Berlin. Ein EU-Gutachten rechnet die Folgen der Zuwanderung auf Wirtschaftswachstum und Etats aus. Aufregung gibt es um eine ganz andere Zahl.
Die EU hat für ihr Herbstgutachten eine Modellrechnung erstellt, die zu dem Ergebnis kommt: die Zuwanderung durch Flüchtlinge lässt die Staatsschulden leicht steigen, verstärkt aber auch das Wirtschaftswachstum. Schlagzeilen macht aber eine Zahl, die nur als Basis für die Berechnungen dient: „EU rechnet mit weiteren drei Millionen Flüchtlingen“, meldeten viele Medien am Donnerstag unter Berufung auf die Agentur AP.
Wie unserer Redaktion aus der Kommission bestätigt wurde, ist die Aussage im Herbstgutachten aber anders zu verstehen. In dem Gutachten (PDF) wird auf Seite 48 prognostiziert, dass durch Flüchtlinge und Migranten 2017 drei Millionen Menschen mehr in der EU leben werden als 2014. Ein Drittel der drei Millionen Flüchtlinge entfällt dabei auf dieses Jahr. Die Kommission erwartet durch Migration 2016 ein zusätzliches Bevölkerungswachstum von 1,5 Millionen Menschen und dann 2017 von einer halben Million.

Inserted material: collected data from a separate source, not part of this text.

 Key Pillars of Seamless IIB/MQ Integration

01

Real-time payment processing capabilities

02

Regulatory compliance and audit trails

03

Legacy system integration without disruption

Effekte durch zusätzliche Arbeitskraft
Diese Zahlen sind die Grundlage für Berechnungen, welche Effekte die Ausgaben für Flüchtlinge einerseits und ihre zusätzliche Arbeitskraft andererseits haben. Unter der Annahme, dass die Flüchtlinge schlecht ausgebildet sind, wird ein zusätzliches Wachstum des EU-Bruttoinlandsprodukts um 0,14 bis 0,17 Prozent jährlich bis 2020 erwartet. In Deutschland wird ein jährlicher Effekt zwischen 0,31 Prozent und 0,47 Prozent Plus errechnet. Insgesamt hätte die Migration über den Zeitraum damit in Deutschland einen zusätzlichen Effekt von rund 3,3 Prozent.

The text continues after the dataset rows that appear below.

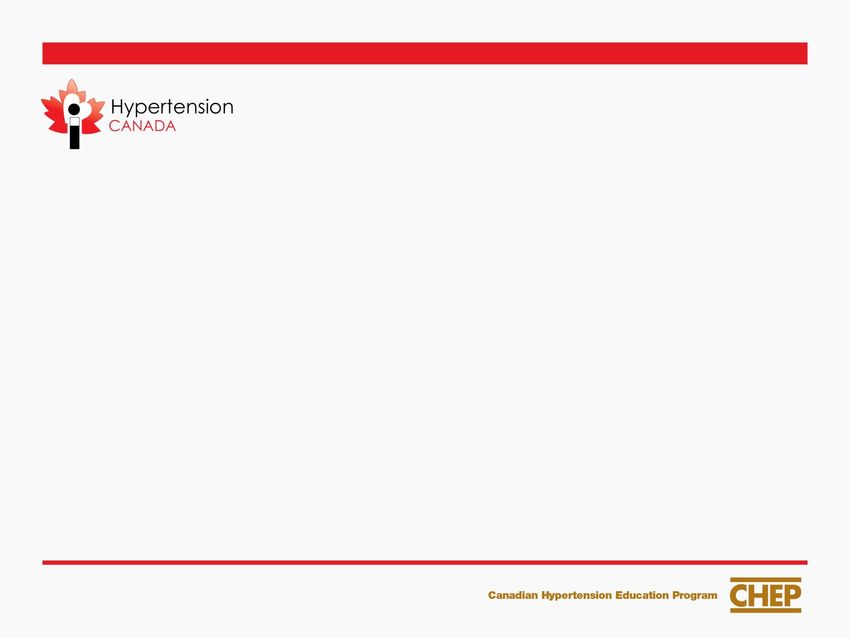 Hypertension
CANADA

Canadian Hypertension Education Program CHEP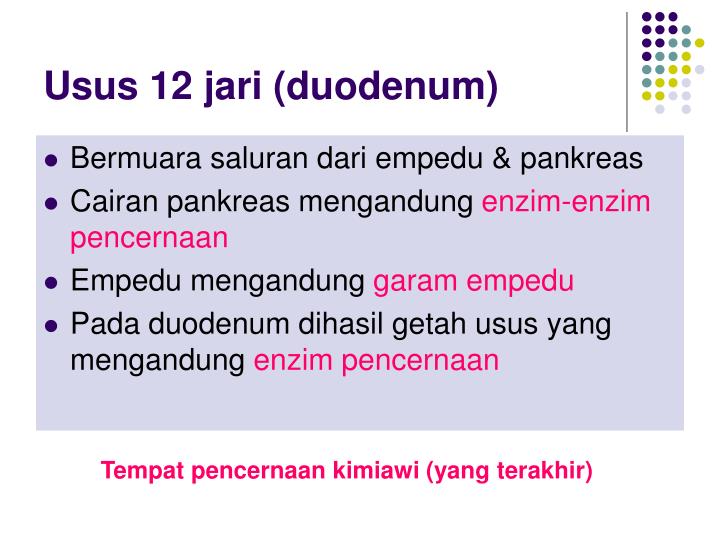 Usus 12 jari (duodenum)

- Bermuara saluran dari empedu & pankreas
- Cairan pankreas mengandung enzim-enzim pencernaan
- Empedu mengandung garam empedu
- Pada duodenum dihasil getah usus yang mengandung enzim pencernaan

Tempat pencernaan kimiawi (yang terakhir)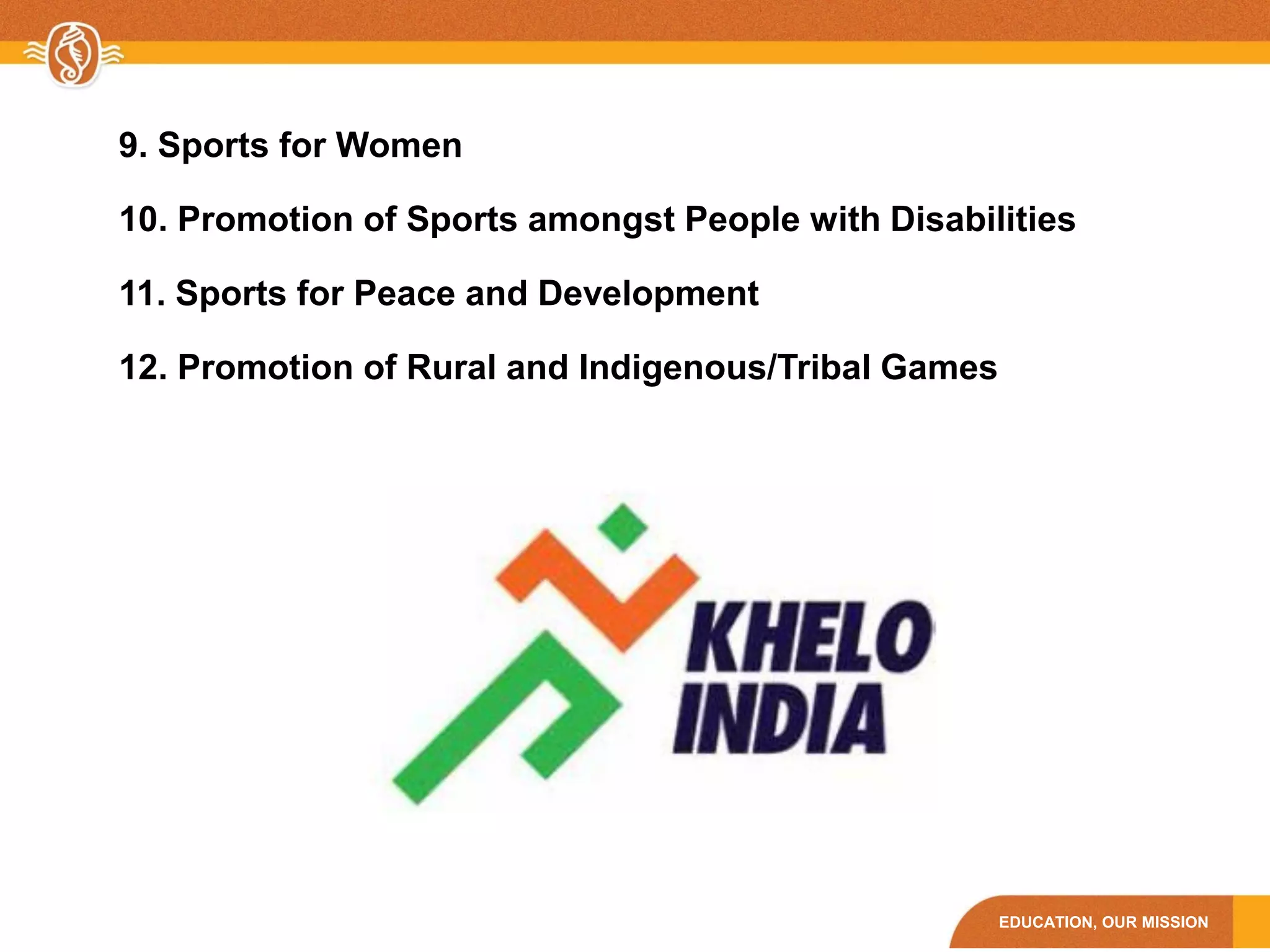 9. Sports for Women

10. Promotion of Sports amongst People with Disabilities

11. Sports for Peace and Development

12. Promotion of Rural and Indigenous/Tribal Games

KHELO INDIA

EDUCATION, OUR MISSION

Das Gutachten kommt zum Schluss, dass die Auswirkungen auf die öffentlichen Haushalte sehr eingeschränkt sind. Für Deutschland wird erwartet, dass die Ausgaben den Anstieg der Staatsverschuldung von 2016 bis 2020 zwischen 0,16 Prozent und 1,16 Prozent jährlich verstärken – ein Effekt von rund drei Prozent über den Zeitraum. Diese Werte sehen naturgemäß besser aus in einem Szenario, bei dem die Migranten so gut ausgebildet sind wie die einheimische Bevölkerung.

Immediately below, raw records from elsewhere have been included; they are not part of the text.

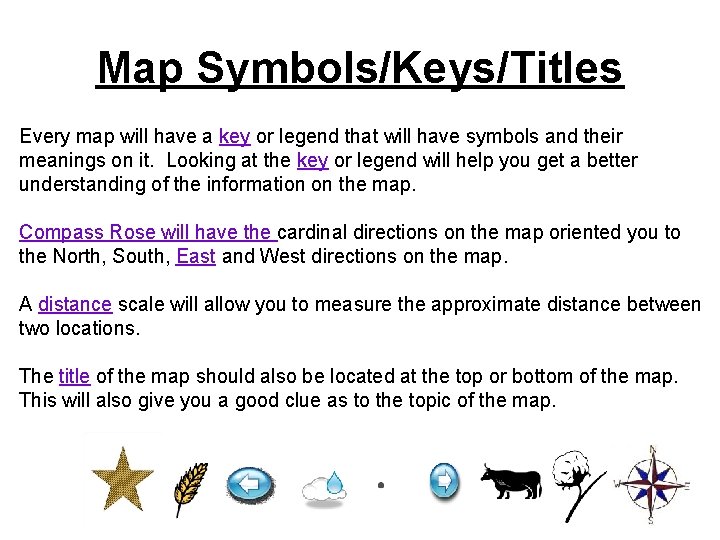 Map Symbols/Keys/Titles

Every map will have a key or legend that will have symbols and their meanings on it. Looking at the key or legend will help you get a better understanding of the information on the map.

Compass Rose will have the cardinal directions on the map oriented you to the North, South, East and West directions on the map.

A distance scale will allow you to measure the approximate distance between two locations.

The title of the map should also be located at the top or bottom of the map. This will also give you a good clue as to the topic of the map.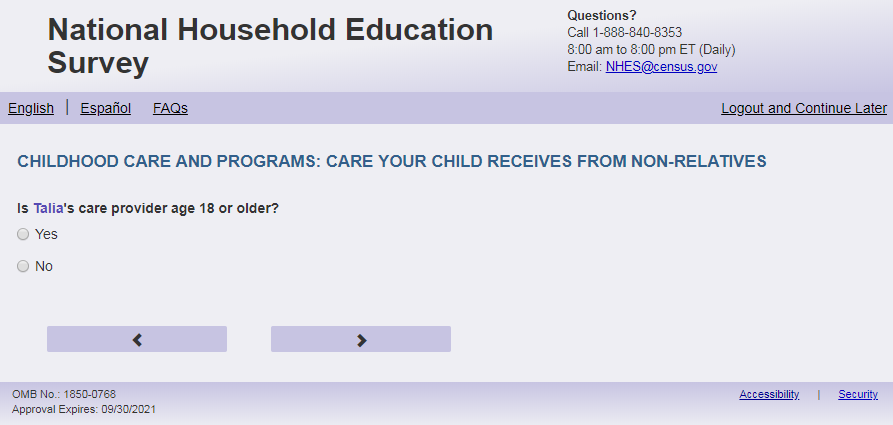 National Household Education Survey

Questions?
Call 1-888-840-8353
8:00 am to 8:00 pm ET (Daily)
Email: NHES@census.gov

English | Español FAQs Logout and Continue Later

CHILDHOOD CARE AND PROGRAMS: CARE YOUR CHILD RECEIVES FROM NON-RELATIVES

Is Talia's care provider age 18 or older?

Yes

No

OMB No.: 1850-0768
Approval Expires: 09/30/2021

Accessibility | Security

EU-Schätzung eher konservativ
Bei der Untersuchung wird nicht die Zahl der ankommenden Flüchtlinge als Größe genommen, sondern der Menschen, die dann auch tatsächlich bleiben. Die Annahme ist, dass rund die Hälfte der ankommenden Asylbewerber anerkannt wird und davon drei Viertel im arbeitsfähigen Alter sind. Die Daten der Brüsseler Behörde beruhen dabei auf den aktuellen Daten aus den Mitgliedsstaaten. Da die Bundesregierung allein für das aktuelle Jahr von mindestens einer Million Flüchtlingen ausgeht, wirkt die Schätzung der EU eher konservativ.